The federal government is making an unprecedented amount of funding available for broadband deployments but still doesn’t know where broadband is and isn’t available. And according to broadband mapping experts on a webcast yesterday, we are unlikely to have an accurate broadband map until 2023.
It’s been widely known for years that the national broadband map, based on data collected from service providers, overestimates broadband availability because an entire census block is considered to have service even if only one location in the block has broadband available.
Congress directed the FCC to fix this in the Broadband DATA Act adopted over a year ago and provided funding to do that in the Consolidated Appropriations Act of 2021 adopted in January. But the latest hang-up involves the location fabric required before service providers can report broadband availability data in the format needed.
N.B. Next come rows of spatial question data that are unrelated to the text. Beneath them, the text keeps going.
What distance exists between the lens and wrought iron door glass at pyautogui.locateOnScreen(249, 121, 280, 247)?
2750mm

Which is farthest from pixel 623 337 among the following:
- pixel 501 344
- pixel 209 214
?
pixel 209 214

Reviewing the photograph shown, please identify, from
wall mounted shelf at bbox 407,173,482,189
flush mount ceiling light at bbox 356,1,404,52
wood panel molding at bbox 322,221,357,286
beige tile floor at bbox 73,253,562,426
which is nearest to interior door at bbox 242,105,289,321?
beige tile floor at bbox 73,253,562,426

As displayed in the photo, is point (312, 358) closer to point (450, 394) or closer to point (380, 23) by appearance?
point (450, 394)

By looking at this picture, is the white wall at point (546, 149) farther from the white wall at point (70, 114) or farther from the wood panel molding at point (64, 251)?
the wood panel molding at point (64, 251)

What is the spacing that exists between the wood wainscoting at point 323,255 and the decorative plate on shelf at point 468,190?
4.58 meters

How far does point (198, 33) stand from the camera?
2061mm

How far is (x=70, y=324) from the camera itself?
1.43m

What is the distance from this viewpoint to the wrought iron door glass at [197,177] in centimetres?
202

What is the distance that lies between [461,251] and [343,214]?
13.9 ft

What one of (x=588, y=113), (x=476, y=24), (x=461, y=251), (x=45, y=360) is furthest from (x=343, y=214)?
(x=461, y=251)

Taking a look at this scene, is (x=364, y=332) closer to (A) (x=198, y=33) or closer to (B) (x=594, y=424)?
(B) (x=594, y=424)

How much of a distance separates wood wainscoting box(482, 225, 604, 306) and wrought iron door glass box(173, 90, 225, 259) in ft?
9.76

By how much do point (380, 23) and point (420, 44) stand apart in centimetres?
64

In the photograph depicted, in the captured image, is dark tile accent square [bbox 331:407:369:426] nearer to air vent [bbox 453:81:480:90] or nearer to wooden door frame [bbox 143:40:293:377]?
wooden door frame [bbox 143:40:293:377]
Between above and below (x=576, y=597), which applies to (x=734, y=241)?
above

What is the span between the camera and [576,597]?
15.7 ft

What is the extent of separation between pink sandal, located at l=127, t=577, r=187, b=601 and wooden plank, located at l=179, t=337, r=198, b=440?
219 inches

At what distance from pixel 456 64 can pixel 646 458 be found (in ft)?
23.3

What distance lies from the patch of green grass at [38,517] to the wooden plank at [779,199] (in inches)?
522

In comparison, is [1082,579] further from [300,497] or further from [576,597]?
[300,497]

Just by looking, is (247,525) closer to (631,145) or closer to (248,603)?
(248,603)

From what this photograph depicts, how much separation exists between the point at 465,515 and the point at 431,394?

The location fabric is intended to show the exact location, by latitude and longitude, of every location that could need broadband – and as precision agriculture gets more attention, those locations could include buildings other than homes and businesses, such as barns or other farm structures.
The FCC awarded the contract to create the location fabric to CostQuest Associates, the same company that created the cost model that underlies various Universal Service Fund initiatives, including the A-CAM and RDOF programs, explained CostQuest President and CEO Jim Stegeman on today’s webcast. But that award has come under protest.
Protesting the award is LightBox, a company that specializes in location fabrics and whose vice president of government solutions, Bill Price, was also on yesterday’s webcast, which was organized by media outlet Broadband Breakfast.
A decision on who should get the award is expected in 2022, at which point the awardee has three months to develop the fabric, according to Price. After that, service providers will need about six months to submit information about locations served, according to Stegeman.
Price and Stegeman agreed that, although the updated map could be ready in late 2022, it’s more likely to be ready in 2023.
In the Meantime
In the meantime, both Price and Stegeman advised individual states to consider creating their own broadband availability maps. Price was involved in doing exactly that for the state of Georgia. The map showed considerably more areas without broadband in comparison with the map based on FCC data.
The reason for states to consider creating their own broadband maps is that the Infrastructure Investment and Jobs Act adopted last month includes $42.5 billion for broadband deployments, to be allocated to the states based on each state’s number of unserved locations. States may be able to challenge the amount that the federal government plans to award them if they can produce data showing that the FCC estimates of unserved locations are incorrect.